- [Questions about pictured scenes]:
+ + + + + + +

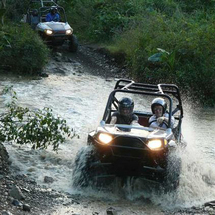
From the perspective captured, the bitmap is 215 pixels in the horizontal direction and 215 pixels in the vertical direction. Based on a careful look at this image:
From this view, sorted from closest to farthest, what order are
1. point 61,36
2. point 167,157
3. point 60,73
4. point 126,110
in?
point 167,157 → point 126,110 → point 60,73 → point 61,36

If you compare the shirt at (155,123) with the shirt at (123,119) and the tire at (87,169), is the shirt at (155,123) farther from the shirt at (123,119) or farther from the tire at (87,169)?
the tire at (87,169)

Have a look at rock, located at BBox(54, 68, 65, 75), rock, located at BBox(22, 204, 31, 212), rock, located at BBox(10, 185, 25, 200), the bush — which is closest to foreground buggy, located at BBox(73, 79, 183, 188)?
rock, located at BBox(10, 185, 25, 200)

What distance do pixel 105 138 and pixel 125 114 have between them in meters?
1.19

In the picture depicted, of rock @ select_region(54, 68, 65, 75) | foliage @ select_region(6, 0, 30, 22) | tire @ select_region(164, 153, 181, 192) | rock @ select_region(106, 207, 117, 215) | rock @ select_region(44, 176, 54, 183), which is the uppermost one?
tire @ select_region(164, 153, 181, 192)

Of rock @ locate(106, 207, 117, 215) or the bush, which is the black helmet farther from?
the bush

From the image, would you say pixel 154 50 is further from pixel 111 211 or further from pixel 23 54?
pixel 111 211

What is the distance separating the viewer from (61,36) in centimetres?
1956

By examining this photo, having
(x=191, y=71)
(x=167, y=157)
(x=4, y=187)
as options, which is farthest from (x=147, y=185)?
(x=191, y=71)

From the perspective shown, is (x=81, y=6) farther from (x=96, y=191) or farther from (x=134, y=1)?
(x=96, y=191)

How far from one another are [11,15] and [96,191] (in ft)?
59.3

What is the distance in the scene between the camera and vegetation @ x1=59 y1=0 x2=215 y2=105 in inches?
644

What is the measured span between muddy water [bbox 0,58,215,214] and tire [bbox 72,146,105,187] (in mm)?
123

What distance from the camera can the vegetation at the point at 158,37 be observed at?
16.4 m

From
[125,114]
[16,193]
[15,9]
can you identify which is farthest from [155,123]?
[15,9]
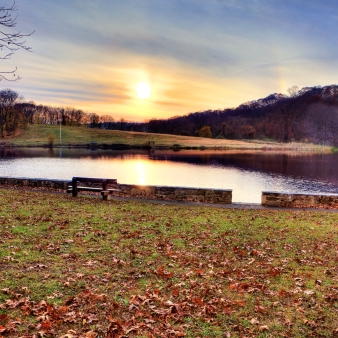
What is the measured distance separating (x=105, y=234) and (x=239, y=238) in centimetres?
357

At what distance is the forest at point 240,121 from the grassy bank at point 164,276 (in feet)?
360

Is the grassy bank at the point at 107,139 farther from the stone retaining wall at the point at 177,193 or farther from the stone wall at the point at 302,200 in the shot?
the stone wall at the point at 302,200

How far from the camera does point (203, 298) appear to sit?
537cm

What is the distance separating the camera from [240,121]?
173m

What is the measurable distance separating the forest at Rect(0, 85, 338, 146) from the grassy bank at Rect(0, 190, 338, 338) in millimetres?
109817

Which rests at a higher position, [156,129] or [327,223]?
[156,129]

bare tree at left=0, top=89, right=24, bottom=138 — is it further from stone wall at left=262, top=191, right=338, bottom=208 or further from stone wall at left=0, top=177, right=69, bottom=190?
stone wall at left=262, top=191, right=338, bottom=208

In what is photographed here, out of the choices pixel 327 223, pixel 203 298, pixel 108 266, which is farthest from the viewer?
pixel 327 223

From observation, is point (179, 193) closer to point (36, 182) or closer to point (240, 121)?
point (36, 182)

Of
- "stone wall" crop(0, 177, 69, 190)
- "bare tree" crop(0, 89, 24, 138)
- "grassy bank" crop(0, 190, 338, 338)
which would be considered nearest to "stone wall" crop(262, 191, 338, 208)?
"grassy bank" crop(0, 190, 338, 338)

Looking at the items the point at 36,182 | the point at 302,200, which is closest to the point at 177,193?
the point at 302,200

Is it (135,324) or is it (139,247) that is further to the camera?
(139,247)

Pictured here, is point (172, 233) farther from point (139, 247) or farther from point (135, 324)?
point (135, 324)

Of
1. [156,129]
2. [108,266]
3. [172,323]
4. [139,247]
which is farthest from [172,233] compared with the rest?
[156,129]
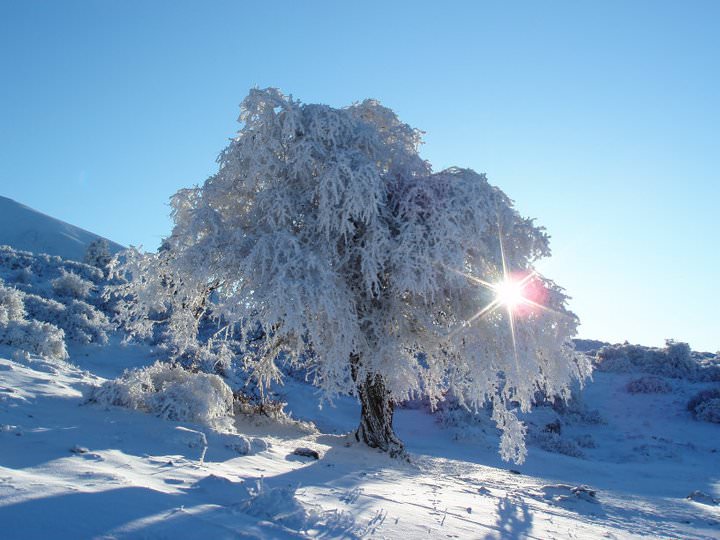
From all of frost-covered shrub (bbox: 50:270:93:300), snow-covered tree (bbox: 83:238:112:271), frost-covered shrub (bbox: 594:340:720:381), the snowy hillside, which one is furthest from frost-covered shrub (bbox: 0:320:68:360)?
snow-covered tree (bbox: 83:238:112:271)

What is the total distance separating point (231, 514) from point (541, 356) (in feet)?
21.2

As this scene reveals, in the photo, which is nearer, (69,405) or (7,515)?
(7,515)

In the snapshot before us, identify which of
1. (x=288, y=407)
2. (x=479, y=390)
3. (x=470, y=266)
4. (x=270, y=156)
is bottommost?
(x=288, y=407)

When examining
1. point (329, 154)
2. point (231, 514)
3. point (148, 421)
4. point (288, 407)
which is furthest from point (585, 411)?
point (231, 514)

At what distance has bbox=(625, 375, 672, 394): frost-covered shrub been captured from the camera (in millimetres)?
21109

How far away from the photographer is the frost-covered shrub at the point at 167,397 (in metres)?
6.73

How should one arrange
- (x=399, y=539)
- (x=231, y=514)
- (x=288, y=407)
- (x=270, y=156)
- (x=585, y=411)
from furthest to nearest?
(x=585, y=411)
(x=288, y=407)
(x=270, y=156)
(x=399, y=539)
(x=231, y=514)

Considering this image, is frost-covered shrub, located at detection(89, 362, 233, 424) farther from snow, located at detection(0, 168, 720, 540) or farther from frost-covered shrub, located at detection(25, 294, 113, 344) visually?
frost-covered shrub, located at detection(25, 294, 113, 344)

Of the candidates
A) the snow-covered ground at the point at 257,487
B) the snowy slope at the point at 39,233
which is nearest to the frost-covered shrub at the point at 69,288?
the snow-covered ground at the point at 257,487

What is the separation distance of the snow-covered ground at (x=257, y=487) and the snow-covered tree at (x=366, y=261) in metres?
1.51

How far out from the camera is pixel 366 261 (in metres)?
7.75

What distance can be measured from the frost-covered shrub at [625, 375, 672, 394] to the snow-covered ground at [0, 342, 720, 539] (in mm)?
9545

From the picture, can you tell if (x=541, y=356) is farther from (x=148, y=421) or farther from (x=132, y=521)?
(x=132, y=521)

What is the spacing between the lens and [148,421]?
6.18 metres
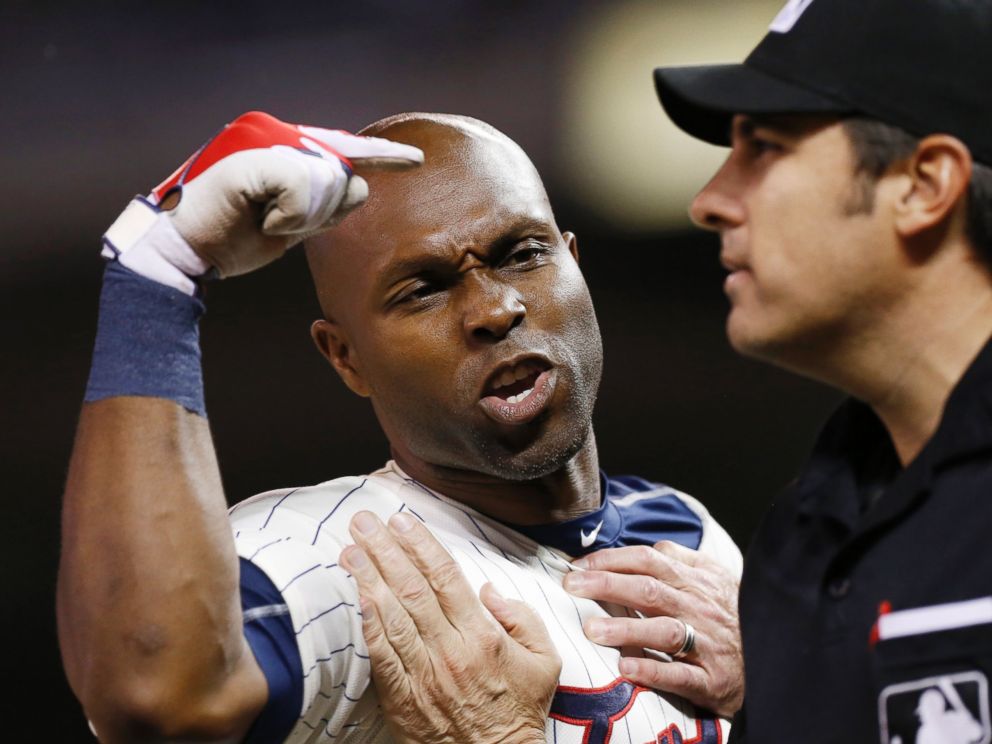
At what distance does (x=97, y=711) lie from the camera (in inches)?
41.8

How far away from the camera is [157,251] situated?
3.69ft

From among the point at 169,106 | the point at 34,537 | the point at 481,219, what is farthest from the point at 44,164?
the point at 481,219

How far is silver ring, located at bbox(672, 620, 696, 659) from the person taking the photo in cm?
142

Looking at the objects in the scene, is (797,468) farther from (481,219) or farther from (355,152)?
(355,152)

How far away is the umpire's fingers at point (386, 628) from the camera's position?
1.22 metres

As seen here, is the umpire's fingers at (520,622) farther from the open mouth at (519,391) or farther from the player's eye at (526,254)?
the player's eye at (526,254)

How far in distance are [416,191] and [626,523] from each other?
53 centimetres

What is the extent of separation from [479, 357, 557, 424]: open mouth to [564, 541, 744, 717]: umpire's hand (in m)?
0.20

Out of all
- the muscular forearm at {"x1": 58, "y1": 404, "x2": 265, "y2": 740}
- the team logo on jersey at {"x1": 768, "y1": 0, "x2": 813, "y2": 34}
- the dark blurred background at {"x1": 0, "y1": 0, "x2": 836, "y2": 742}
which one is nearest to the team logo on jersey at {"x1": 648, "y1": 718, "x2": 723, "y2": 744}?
the muscular forearm at {"x1": 58, "y1": 404, "x2": 265, "y2": 740}

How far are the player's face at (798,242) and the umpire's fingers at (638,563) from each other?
1.67 ft

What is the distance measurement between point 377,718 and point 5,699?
1227mm

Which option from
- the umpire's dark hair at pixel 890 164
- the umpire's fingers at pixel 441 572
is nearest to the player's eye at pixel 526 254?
the umpire's fingers at pixel 441 572

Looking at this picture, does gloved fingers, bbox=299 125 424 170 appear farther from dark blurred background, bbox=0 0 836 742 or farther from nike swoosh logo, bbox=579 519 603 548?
dark blurred background, bbox=0 0 836 742

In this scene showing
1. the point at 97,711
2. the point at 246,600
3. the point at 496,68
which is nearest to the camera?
the point at 97,711
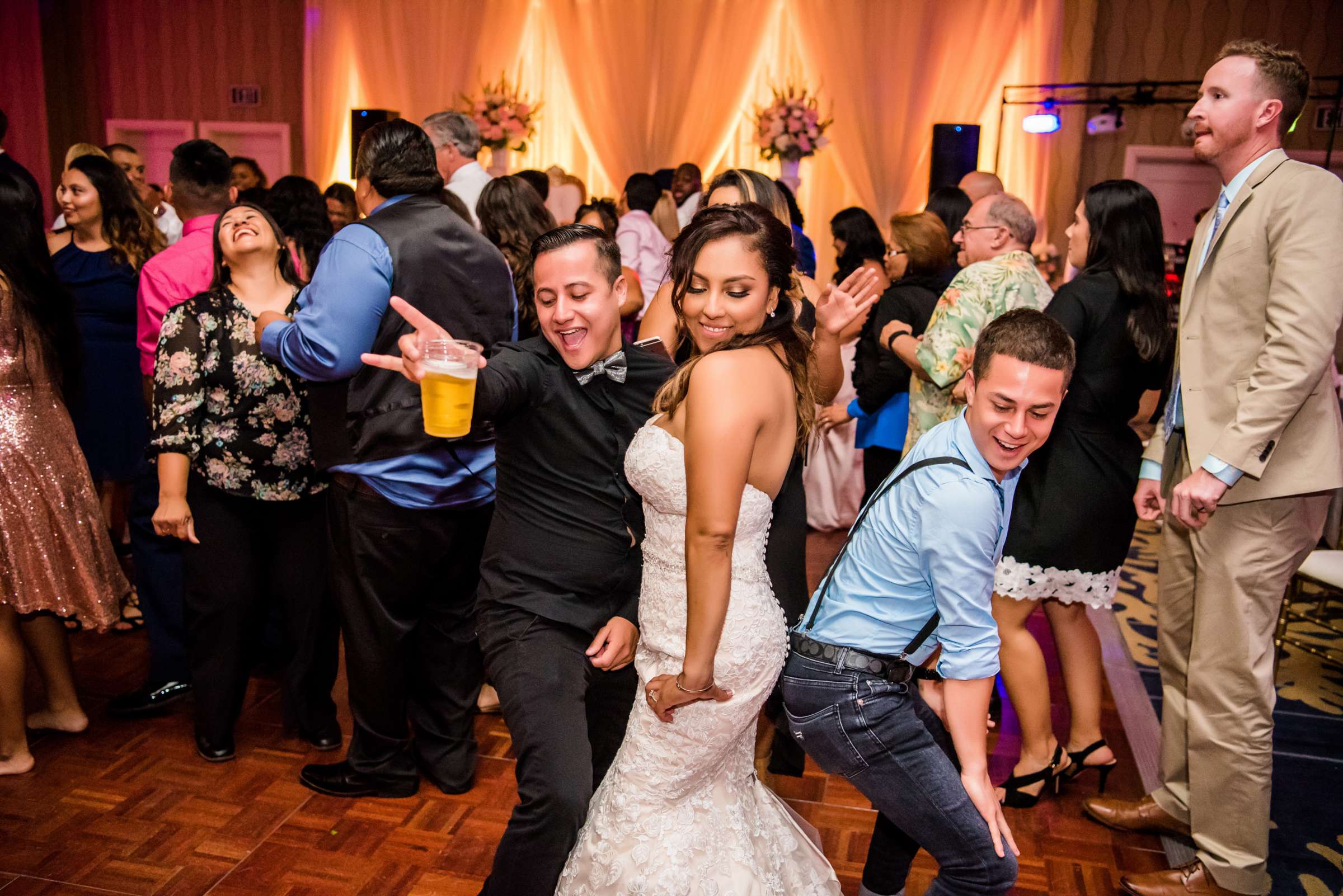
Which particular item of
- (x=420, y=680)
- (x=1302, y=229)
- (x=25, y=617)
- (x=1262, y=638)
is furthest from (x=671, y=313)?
(x=25, y=617)

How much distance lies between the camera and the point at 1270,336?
204cm

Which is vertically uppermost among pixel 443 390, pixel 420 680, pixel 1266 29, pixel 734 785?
pixel 1266 29

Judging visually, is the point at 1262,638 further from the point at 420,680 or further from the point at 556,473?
the point at 420,680

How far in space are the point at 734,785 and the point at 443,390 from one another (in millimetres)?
839

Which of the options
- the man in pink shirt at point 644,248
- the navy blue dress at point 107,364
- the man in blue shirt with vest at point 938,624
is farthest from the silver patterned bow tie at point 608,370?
the man in pink shirt at point 644,248

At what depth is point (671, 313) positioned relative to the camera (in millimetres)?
2486

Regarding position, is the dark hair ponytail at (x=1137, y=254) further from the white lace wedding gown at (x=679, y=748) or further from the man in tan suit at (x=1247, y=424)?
the white lace wedding gown at (x=679, y=748)

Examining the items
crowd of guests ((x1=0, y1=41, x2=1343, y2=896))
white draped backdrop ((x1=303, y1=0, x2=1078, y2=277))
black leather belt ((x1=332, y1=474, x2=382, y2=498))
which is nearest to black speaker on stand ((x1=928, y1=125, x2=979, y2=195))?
white draped backdrop ((x1=303, y1=0, x2=1078, y2=277))

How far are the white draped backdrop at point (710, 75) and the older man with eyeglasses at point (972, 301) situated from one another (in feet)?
18.6

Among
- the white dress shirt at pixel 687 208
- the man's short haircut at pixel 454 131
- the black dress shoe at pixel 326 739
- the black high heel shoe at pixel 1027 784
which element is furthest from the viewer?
the white dress shirt at pixel 687 208

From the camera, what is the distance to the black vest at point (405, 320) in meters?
2.36

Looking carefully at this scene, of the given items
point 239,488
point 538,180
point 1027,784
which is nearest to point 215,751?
point 239,488

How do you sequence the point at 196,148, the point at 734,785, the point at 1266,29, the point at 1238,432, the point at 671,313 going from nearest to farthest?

+ + + + + + +

- [Problem]: Reproduce only the lines between the line containing "From the camera, what" and the last line of the records, those two lines included, exactly.

- [Written answer]:
From the camera, what is the distance to the black vest at point (405, 320) in meters?
2.36

Looking carefully at this scene, of the given items
point 239,488
point 538,180
point 1027,784
which is nearest to point 215,751?
point 239,488

How do you sequence the point at 196,148, the point at 734,785, the point at 1266,29, the point at 1238,432, the point at 671,313 going from nearest to farthest?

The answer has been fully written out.